> Excerpted passage:
# The stupidest thing I've seen on the app yet...



## CatchyMusicLover (Sep 18, 2015)

So yesterday I had a nice early 7:30AM block. Turns out this one had a whole bunch of businesses (pretty dumb of them, but they don't seem to care). I ended up with four that weren't open when I got there, so marked them as such.
Since I had the time and it wasn't that far, on top of the fact I wasn't sure I'd be getting another block (I didn't), I delivered them. This works fine, the app allows you to retry any failed deliveries...

...but yet, it STILL wants you to go back to the warehouse despite having actually been successful as delivering everything. Of course I used the 'my GPS isn't showing the right location' thing. Seriously, this app sucks.

Yet, if you think that is dumb? Imagine my surprise last week when for some reason I was missing a package. Ok, maybe it was left at the warehouse, or whatever.....but sure, I marked it as missing (meaning, hey look, /I do not have this/). And yes, of course, because you have to hit 'Return Items' to mark it as such, the app wants you to go back.

I just cannot fathom whoever programmed this app thought this made any sort of logical sense.


----------



## Dawn Tower (Aug 8, 2016)

I always wondered if we'd get in trouble if we came up missing a package, especially now that we're scanning the bags rather than individual packages.


----------

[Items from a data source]
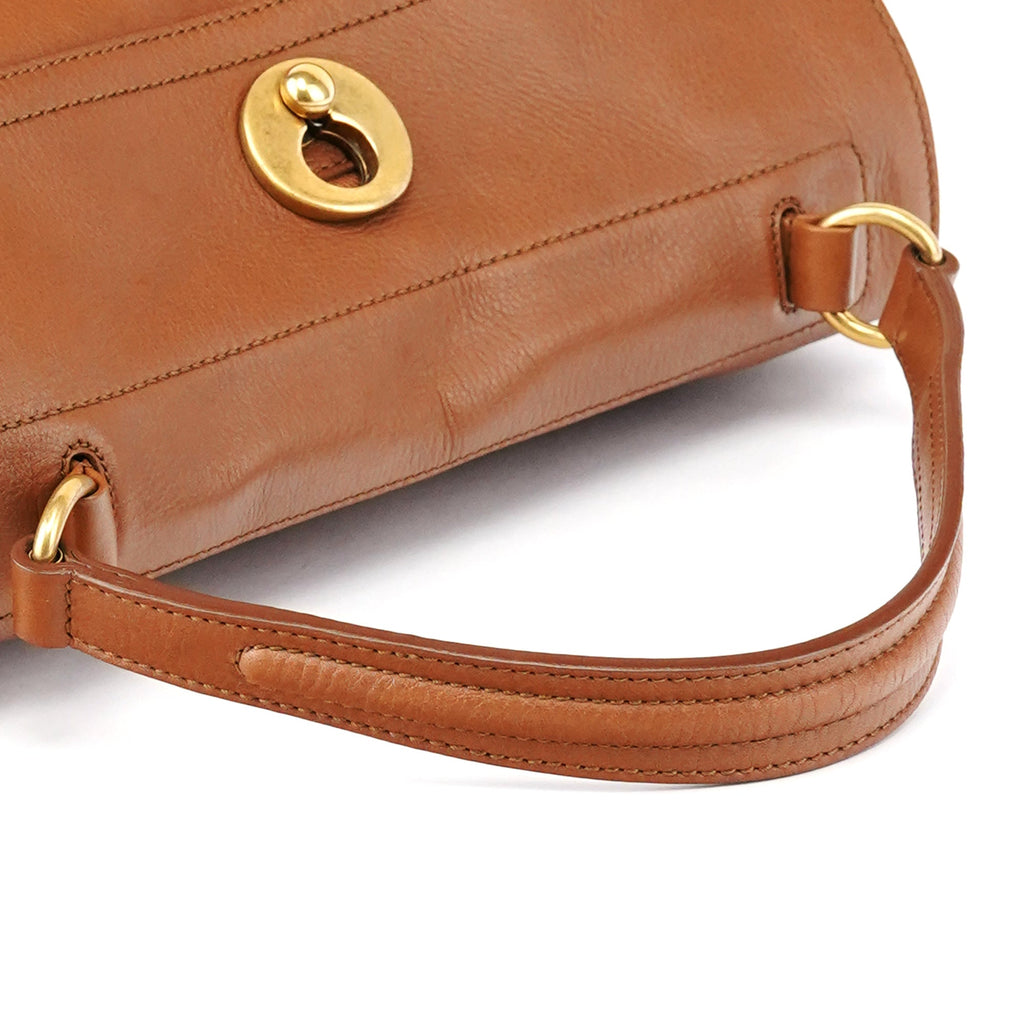 229680 Brown Leather Muse Two Bag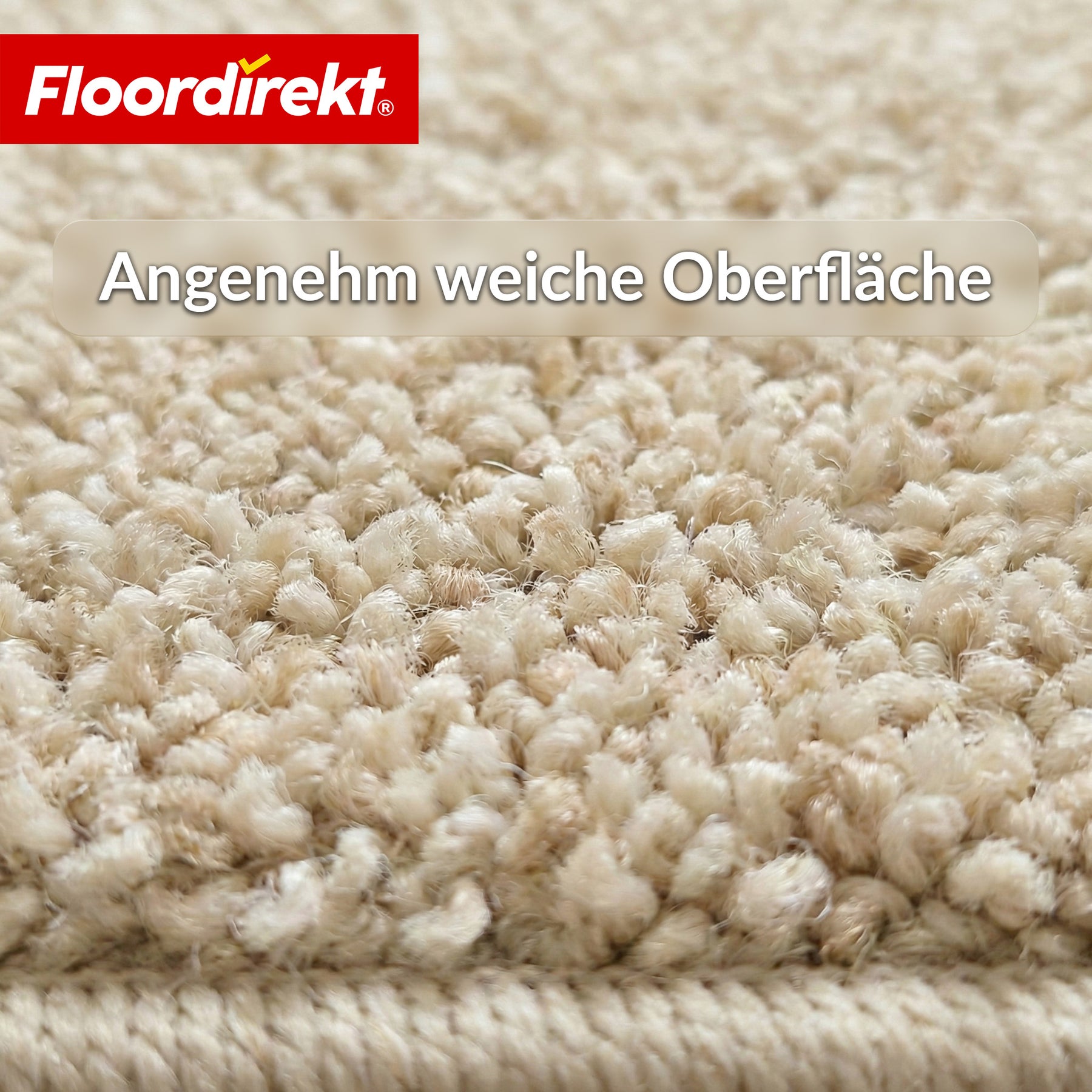 Stufenmatten | Madrid | Halbrunde Shaggy Treppenstufenmatte, selbstklebend & schalldämmend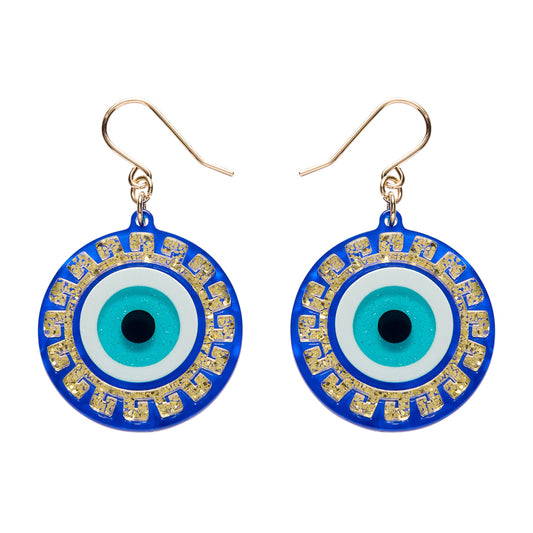 Evil Eye Amulet Drop Earrings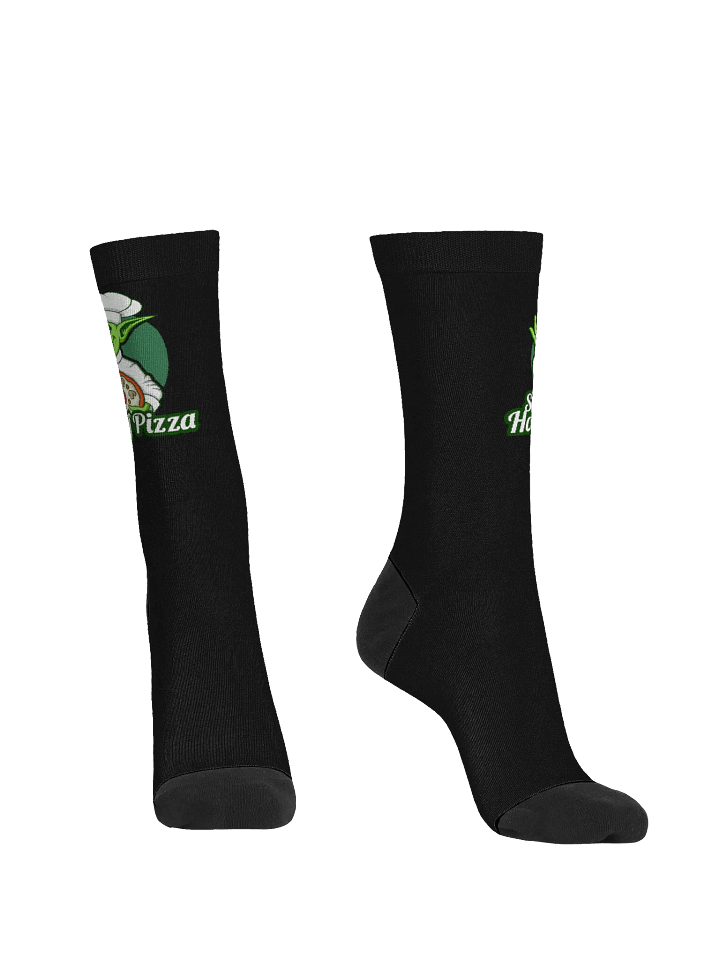 Squee’s House of Pizza Premium Crew Socks product image (2)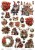 Papier do scrapbookingu A4 dodatki do wycinania Boże Narodzenie 06 A-P-009 Artistiko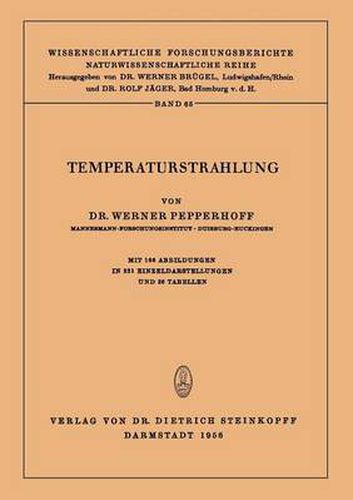 Cover image for Temperaturstrahlung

> What is expected: According to the delivery app thread, how many businesses on the early block were closed when the first poster arrived?

> Response: Four.